The federal Government was putting all necessary measures in place to stop cash withdrawal from Federal, State and Local Government Accounts.
The Director/CEO of the Nigerian Financial Intelligence Unit (NFIU), Modibbo Hamman Tukur, hinted this on Friday at a parley with the chairman of Independent National Electoral Commission (INEC), Prof. Mahmud Yakubu.
According to the NFIU CEO “because of the consistent devaluation of the Naira and the introduction of a new Naira Policy, section 1 of the Money Laundering Prohibition Act is automatically activated.”
Tukur further stated that most cash withdrawals from government accounts including payments for estacode were often in excess of the cash withdrawal limit provided by the Money Laundering Act.

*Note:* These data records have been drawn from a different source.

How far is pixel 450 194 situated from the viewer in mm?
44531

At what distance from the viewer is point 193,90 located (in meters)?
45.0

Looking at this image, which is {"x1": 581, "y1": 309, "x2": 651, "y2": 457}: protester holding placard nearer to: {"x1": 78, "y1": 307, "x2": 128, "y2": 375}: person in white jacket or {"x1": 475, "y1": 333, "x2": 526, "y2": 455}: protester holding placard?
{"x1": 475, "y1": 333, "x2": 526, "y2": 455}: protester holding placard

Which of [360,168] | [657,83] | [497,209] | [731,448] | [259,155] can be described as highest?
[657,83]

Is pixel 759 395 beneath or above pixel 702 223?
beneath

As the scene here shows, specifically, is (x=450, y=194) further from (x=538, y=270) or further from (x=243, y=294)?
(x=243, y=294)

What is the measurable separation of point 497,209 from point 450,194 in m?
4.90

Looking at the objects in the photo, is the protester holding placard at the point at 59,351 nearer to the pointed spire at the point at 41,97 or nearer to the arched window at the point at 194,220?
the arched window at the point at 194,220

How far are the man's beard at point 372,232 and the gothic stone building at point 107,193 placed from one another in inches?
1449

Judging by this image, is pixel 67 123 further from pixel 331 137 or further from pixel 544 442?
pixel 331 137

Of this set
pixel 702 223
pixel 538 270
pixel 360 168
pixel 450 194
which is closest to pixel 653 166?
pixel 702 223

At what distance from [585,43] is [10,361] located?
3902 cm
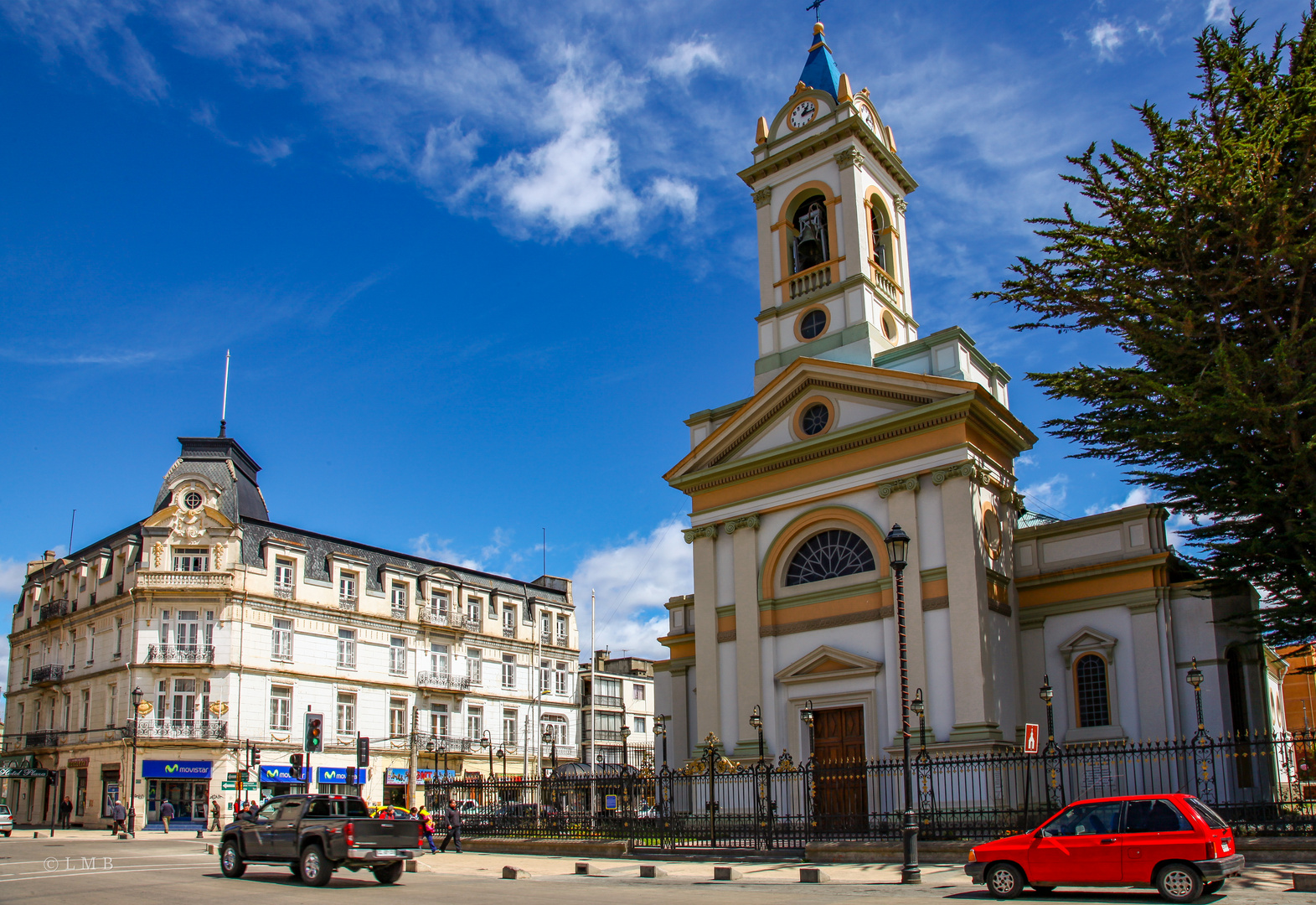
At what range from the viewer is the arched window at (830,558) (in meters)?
29.6

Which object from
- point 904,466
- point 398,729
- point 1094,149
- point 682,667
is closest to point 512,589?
point 398,729

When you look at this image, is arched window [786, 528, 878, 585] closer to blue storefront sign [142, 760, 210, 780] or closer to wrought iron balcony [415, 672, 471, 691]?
blue storefront sign [142, 760, 210, 780]

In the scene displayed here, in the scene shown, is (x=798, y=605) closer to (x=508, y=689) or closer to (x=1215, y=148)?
(x=1215, y=148)

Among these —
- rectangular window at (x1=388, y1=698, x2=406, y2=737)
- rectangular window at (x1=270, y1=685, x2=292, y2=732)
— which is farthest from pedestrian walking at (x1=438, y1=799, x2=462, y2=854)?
rectangular window at (x1=388, y1=698, x2=406, y2=737)

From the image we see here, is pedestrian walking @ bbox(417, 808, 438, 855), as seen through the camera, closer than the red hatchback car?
No

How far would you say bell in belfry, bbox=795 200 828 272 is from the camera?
Result: 35375 mm

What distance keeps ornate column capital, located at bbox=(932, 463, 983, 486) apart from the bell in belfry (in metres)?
10.3

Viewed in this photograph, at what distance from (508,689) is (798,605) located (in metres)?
32.8

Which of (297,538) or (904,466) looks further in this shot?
(297,538)

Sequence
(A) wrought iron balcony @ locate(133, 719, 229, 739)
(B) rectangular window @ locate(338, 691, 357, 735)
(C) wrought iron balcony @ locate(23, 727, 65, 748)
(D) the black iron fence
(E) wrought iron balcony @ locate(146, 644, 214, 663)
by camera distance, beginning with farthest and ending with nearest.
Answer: (B) rectangular window @ locate(338, 691, 357, 735), (C) wrought iron balcony @ locate(23, 727, 65, 748), (E) wrought iron balcony @ locate(146, 644, 214, 663), (A) wrought iron balcony @ locate(133, 719, 229, 739), (D) the black iron fence

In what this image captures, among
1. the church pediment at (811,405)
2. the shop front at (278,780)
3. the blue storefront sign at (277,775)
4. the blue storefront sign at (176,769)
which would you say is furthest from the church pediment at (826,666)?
the blue storefront sign at (176,769)

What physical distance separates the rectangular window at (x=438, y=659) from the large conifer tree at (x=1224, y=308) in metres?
40.2

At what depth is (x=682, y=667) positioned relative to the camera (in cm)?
3641

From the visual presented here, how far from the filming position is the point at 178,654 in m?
45.5
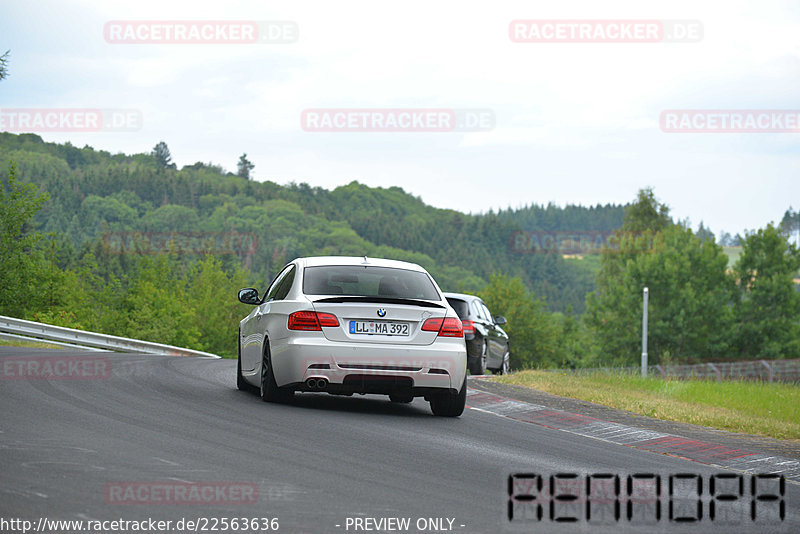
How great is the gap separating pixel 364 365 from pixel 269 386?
1.34 m

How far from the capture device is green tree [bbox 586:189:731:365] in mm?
75438

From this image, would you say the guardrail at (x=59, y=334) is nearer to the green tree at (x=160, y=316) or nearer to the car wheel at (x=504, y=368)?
the car wheel at (x=504, y=368)

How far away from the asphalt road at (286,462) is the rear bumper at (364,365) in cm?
38

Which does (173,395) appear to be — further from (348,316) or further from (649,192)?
(649,192)

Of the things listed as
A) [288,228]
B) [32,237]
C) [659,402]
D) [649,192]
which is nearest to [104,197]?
[288,228]

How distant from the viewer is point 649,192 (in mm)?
102812

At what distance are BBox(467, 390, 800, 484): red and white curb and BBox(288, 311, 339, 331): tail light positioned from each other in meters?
2.82

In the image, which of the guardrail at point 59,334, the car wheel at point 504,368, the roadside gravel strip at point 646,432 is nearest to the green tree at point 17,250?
the guardrail at point 59,334

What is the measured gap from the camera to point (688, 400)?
53.9 feet

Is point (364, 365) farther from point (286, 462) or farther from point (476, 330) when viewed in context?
point (476, 330)
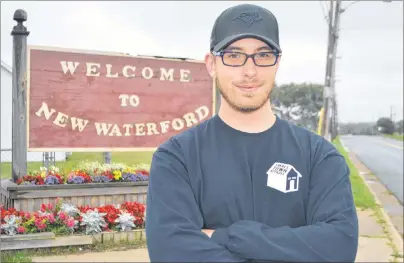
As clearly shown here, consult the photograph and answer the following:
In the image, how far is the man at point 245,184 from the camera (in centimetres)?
211

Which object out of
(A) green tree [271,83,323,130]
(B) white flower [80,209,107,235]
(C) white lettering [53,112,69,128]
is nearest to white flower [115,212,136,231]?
(B) white flower [80,209,107,235]

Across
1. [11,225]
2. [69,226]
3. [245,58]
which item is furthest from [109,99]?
[245,58]

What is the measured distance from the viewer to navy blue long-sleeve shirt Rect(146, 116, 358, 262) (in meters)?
2.11

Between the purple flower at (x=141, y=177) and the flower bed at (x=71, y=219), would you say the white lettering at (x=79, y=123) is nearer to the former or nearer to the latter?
the purple flower at (x=141, y=177)

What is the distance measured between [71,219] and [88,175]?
1233mm

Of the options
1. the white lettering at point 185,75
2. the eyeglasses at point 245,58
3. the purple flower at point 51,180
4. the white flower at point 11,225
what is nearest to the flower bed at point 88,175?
the purple flower at point 51,180

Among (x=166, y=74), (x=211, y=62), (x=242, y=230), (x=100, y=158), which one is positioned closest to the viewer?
(x=242, y=230)

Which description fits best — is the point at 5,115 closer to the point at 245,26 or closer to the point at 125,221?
the point at 125,221

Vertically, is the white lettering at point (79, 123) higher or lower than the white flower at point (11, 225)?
higher

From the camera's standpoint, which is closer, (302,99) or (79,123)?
(79,123)

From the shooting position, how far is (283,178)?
2.15 metres

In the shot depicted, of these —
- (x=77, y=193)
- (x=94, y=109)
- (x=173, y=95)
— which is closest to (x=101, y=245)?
(x=77, y=193)

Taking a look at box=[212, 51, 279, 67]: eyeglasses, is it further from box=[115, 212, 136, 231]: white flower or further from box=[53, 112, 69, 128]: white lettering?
box=[53, 112, 69, 128]: white lettering

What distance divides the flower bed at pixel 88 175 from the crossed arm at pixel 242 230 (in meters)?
6.03
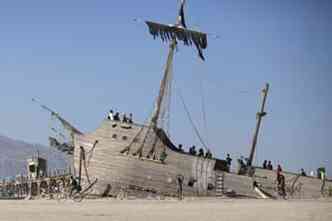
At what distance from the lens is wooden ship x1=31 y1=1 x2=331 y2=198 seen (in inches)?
1419

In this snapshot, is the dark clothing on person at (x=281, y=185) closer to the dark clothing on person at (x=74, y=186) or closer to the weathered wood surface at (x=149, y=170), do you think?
the weathered wood surface at (x=149, y=170)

This, he said, exposes innocent public servants to being liable to imprisonment.
He also said the NFIU was already developing an advisory to the Secretary to the Government of the Federation (SGF), all governors and Local Government Council chairmen to direct all public servants to open domiciliary and Naira accounts ahead of the commencement of the cash withdrawal limit policy, which becomes compulsory by law.
Tukur said governors and council chairmen will also need to organise training for market men and women on how to use ATM and PoS Services.
In the same vein, the NFIU chief media analyst, Ahmed Dikko, has refuted the news going round that the NFIU will block federal government accounts in January 2023.